Tls_mirage.Make
TLS module given a flow
type error = [
| `Tls_alert of Tls.Packet.alert_type
| `Tls_failure of Tls.Engine.failure
| `Read of F.error
| `Write of F.write_error
]
possible errors: incoming alert, processing failure, or a problem in the underlying flow.

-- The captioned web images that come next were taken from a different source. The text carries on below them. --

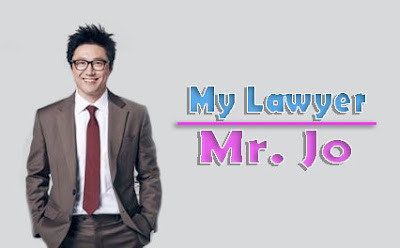 Drama Korea My Lawyer Mr. Jo
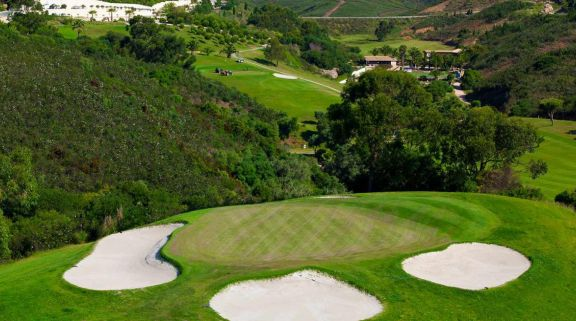 View Santo Antonio Golf Resort's beautiful golf course situated in amazing Algarve.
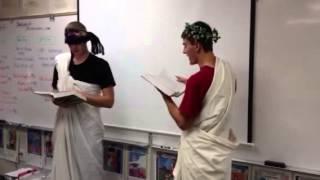 Oedipus, Rex - Readers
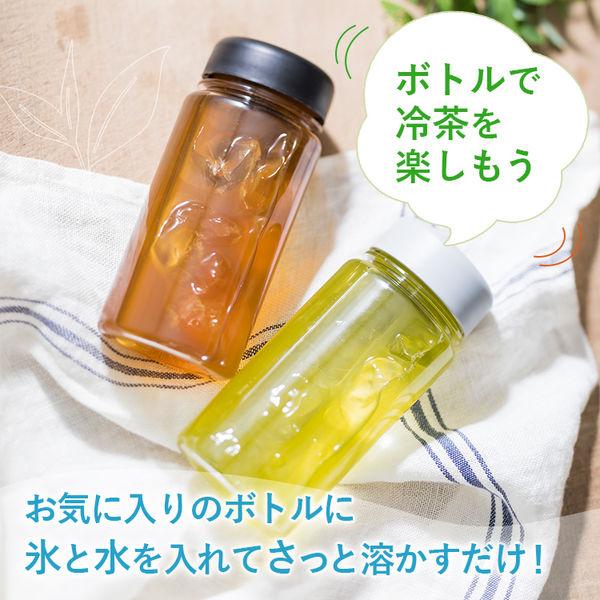 辻利 インスタント煎茶 3箱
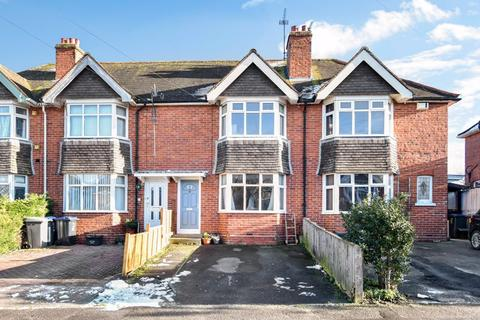 3 bedroom terraced house for sale - Whiterow Park, Trowbridge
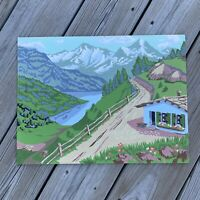 """Vintage Mid-Century Swiss Alps Mountains Paint By Number Oil Painting 12"""" X 16"""""""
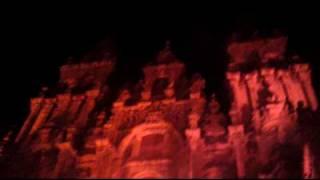 """Jean-Michel Jarre: """"Souvenir de Chine"""" @Santiago de Compostela 2010-07-31"""
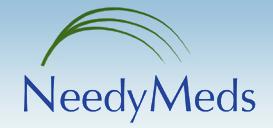Needy Meds logo
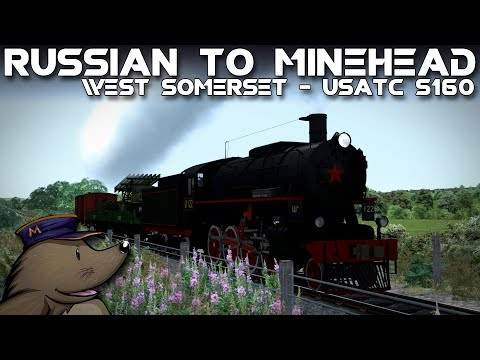 TS2018 | Russian to Minehead | West Somerset Railway | USATC S160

The type for write errors.
we provide the FLOW interface
include Mirage_flow.S
with type error := error
and type write_error := write_error
val pp_error : error Fmt.t
val pp_write_error : write_error Fmt.t
val write : flow -> Cstruct.t -> (unit, write_error) Stdlib.result Lwt.t
val writev : flow -> Cstruct.t list -> (unit, write_error) Stdlib.result Lwt.t
val shutdown : flow -> [ `read | `read_write | `write ] -> unit Lwt.t
val close : flow -> unit Lwt.t
val underlying : flow -> F.flow
underlying t
returns the underlying flow. This is useful to extract information such as src
and dst
of that flow.
val reneg :
?authenticator:X509.Authenticator.t ->
?acceptable_cas:X509.Distinguished_name.t list ->
?cert:Tls.Config.own_cert ->
?drop:bool ->
flow ->
(unit, [ write_error | `Msg of string ]) Stdlib.result Lwt.t
reneg ~authenticator ~acceptable_cas ~cert ~drop t
renegotiates the session, and blocks until the renegotiation finished. Optionally, a new authenticator
and acceptable_cas
can be used. The own certificate can be adjusted by cert
. If drop
is true
(the default), application data received before the renegotiation finished is dropped.
val key_update :
?request:bool ->
flow ->
(unit, [ write_error | `Msg of string ]) Stdlib.result Lwt.t
key_update ~request t
updates the traffic key and requests a traffic key update from the peer if request
is provided and true
(the default). This is only supported in TLS 1.3.
val client_of_flow :
Tls.Config.client ->
?host:[ `host ] Domain_name.t ->
F.flow ->
(flow, write_error) Stdlib.result Lwt.t
client_of_flow client ~host flow
upgrades the existing connection to TLS using the client
configuration, using host
as peer name.
val server_of_flow :
Tls.Config.server ->
F.flow ->
(flow, write_error) Stdlib.result Lwt.t
server_of_flow server flow
upgrades the flow to a TLS connection using the server
configuration.
val epoch : flow -> (Tls.Core.epoch_data, unit) Stdlib.result
epoch flow
extracts information of the established session.